··· Material ···
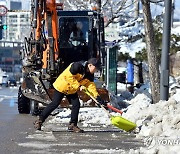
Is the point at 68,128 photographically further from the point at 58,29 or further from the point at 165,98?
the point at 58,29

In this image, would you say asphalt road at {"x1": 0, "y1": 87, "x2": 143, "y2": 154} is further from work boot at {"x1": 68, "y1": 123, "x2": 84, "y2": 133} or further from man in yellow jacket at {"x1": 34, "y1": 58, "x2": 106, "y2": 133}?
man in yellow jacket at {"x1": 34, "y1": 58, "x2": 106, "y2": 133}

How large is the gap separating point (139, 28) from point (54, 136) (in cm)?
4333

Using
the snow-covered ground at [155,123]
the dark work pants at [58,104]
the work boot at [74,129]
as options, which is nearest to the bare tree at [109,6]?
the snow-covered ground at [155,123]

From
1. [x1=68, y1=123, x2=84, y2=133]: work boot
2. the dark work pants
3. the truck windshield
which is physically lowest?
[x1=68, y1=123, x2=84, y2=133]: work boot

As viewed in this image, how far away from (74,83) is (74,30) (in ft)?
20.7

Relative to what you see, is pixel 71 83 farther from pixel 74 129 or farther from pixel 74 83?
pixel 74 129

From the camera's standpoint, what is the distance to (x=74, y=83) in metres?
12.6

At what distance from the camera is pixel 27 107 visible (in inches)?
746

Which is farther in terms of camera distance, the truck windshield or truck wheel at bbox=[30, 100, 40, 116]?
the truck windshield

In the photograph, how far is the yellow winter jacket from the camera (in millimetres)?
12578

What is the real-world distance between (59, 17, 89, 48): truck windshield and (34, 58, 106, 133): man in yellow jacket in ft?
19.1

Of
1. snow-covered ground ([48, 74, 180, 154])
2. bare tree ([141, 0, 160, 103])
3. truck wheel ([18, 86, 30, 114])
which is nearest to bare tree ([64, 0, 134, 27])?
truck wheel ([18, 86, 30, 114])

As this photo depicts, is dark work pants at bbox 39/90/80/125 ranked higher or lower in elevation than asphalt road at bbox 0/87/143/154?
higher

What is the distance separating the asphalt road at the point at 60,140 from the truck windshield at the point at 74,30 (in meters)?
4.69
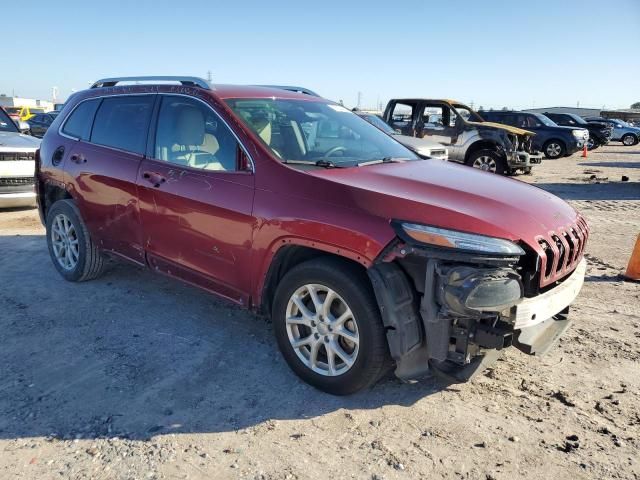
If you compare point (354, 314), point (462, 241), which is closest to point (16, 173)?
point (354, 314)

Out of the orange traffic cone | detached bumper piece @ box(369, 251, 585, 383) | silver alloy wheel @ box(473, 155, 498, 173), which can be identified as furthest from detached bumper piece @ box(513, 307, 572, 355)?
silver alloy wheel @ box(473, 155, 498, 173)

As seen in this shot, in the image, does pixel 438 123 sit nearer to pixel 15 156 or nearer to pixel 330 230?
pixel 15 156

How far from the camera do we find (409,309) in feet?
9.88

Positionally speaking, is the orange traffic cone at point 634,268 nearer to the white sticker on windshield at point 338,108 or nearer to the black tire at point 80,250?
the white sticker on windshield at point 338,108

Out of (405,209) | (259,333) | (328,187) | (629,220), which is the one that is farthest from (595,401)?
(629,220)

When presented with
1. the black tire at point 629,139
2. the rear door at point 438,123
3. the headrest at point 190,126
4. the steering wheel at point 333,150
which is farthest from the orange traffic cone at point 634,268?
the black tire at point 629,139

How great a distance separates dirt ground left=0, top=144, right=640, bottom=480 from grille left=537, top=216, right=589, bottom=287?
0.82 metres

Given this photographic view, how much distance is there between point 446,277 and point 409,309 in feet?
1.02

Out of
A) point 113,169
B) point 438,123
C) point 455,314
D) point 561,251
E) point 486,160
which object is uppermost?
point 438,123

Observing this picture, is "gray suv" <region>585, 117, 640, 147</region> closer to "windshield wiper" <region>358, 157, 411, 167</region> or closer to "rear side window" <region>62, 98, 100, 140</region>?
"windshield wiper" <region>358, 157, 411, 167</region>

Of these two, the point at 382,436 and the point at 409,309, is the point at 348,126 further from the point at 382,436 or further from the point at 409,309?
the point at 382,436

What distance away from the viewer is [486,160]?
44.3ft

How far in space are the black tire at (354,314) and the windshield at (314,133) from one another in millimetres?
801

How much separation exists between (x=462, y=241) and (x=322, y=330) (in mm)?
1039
···
··· Material ···
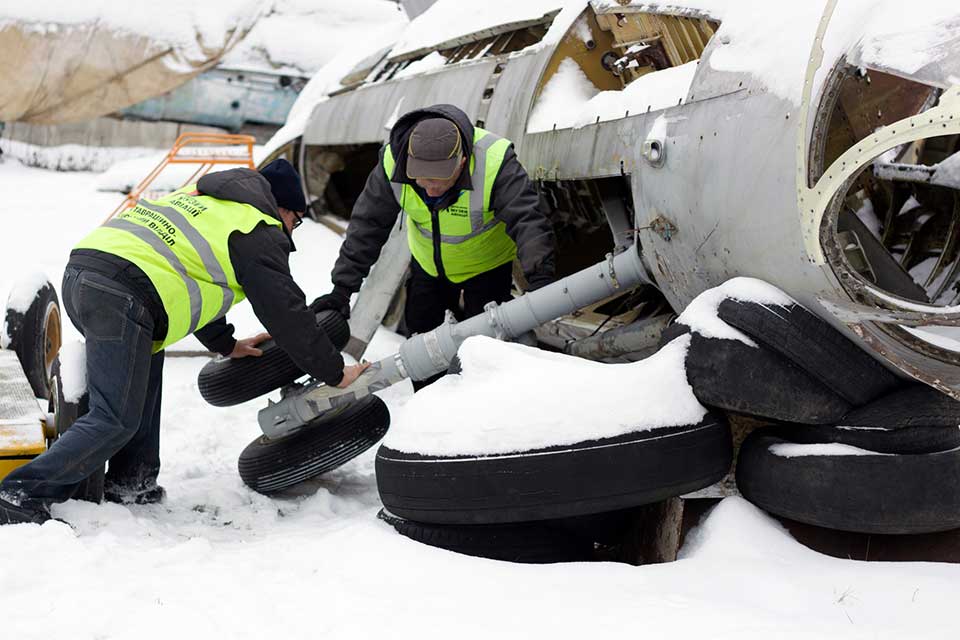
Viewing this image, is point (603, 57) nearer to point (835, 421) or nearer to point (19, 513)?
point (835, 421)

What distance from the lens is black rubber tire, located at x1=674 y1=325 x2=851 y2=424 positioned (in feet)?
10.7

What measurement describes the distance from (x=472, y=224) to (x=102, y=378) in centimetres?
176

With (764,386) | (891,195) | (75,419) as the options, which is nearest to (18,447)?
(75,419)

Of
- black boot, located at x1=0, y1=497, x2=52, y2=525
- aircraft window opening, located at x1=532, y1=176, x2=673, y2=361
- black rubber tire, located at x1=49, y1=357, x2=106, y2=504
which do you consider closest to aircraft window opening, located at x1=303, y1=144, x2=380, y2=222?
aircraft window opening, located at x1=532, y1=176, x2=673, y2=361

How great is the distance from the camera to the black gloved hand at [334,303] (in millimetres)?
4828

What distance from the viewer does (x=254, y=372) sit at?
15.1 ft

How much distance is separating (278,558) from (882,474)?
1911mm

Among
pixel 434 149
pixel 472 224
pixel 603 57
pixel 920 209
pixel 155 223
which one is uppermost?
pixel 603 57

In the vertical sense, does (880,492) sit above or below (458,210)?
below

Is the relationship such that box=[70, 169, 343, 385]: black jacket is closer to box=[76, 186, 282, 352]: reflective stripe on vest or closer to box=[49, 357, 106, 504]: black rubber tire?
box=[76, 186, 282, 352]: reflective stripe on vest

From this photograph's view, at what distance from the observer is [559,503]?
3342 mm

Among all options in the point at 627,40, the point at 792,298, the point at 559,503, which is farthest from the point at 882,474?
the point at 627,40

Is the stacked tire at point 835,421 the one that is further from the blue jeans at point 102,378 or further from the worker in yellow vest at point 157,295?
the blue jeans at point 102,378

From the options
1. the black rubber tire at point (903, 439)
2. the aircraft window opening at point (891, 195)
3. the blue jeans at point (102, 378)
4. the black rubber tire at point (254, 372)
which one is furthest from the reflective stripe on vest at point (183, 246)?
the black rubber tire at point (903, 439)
···
··· Material ···
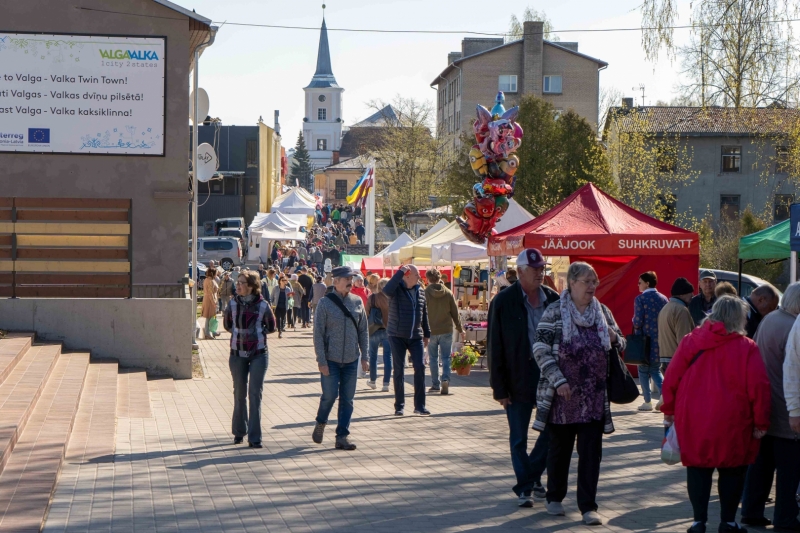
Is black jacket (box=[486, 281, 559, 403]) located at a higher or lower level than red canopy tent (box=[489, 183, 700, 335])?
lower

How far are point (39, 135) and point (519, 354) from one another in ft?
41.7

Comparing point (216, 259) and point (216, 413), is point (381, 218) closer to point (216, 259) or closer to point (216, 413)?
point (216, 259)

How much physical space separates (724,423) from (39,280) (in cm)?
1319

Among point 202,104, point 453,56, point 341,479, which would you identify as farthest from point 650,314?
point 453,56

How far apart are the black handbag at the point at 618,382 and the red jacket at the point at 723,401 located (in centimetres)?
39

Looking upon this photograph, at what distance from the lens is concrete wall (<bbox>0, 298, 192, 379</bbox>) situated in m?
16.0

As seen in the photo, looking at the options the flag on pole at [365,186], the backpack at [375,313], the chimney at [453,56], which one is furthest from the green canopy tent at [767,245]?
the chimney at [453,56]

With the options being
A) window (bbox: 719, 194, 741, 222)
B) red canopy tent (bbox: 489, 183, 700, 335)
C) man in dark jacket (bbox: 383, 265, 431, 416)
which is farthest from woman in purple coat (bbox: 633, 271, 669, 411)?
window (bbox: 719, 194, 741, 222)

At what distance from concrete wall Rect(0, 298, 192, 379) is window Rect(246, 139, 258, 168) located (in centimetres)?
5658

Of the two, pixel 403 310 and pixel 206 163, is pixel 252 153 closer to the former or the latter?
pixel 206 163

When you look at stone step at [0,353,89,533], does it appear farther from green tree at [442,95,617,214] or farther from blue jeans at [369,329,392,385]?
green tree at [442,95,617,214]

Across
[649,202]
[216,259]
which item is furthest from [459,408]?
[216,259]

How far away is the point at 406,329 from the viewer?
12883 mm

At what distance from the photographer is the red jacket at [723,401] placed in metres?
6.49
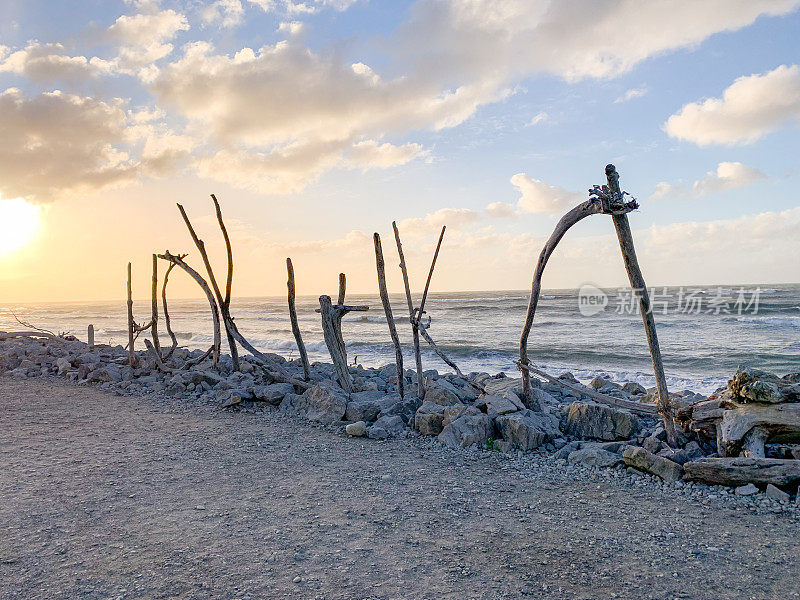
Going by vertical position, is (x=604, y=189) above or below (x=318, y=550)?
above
···
• Task objective:
Identify every line in the data above that contains the word "closest", and reproduce each such line in full.

• The reply:
If you compare point (354, 314), point (462, 241), which is closest to point (16, 173)?
which do you consider closest to aircraft window opening, located at x1=303, y1=144, x2=380, y2=222?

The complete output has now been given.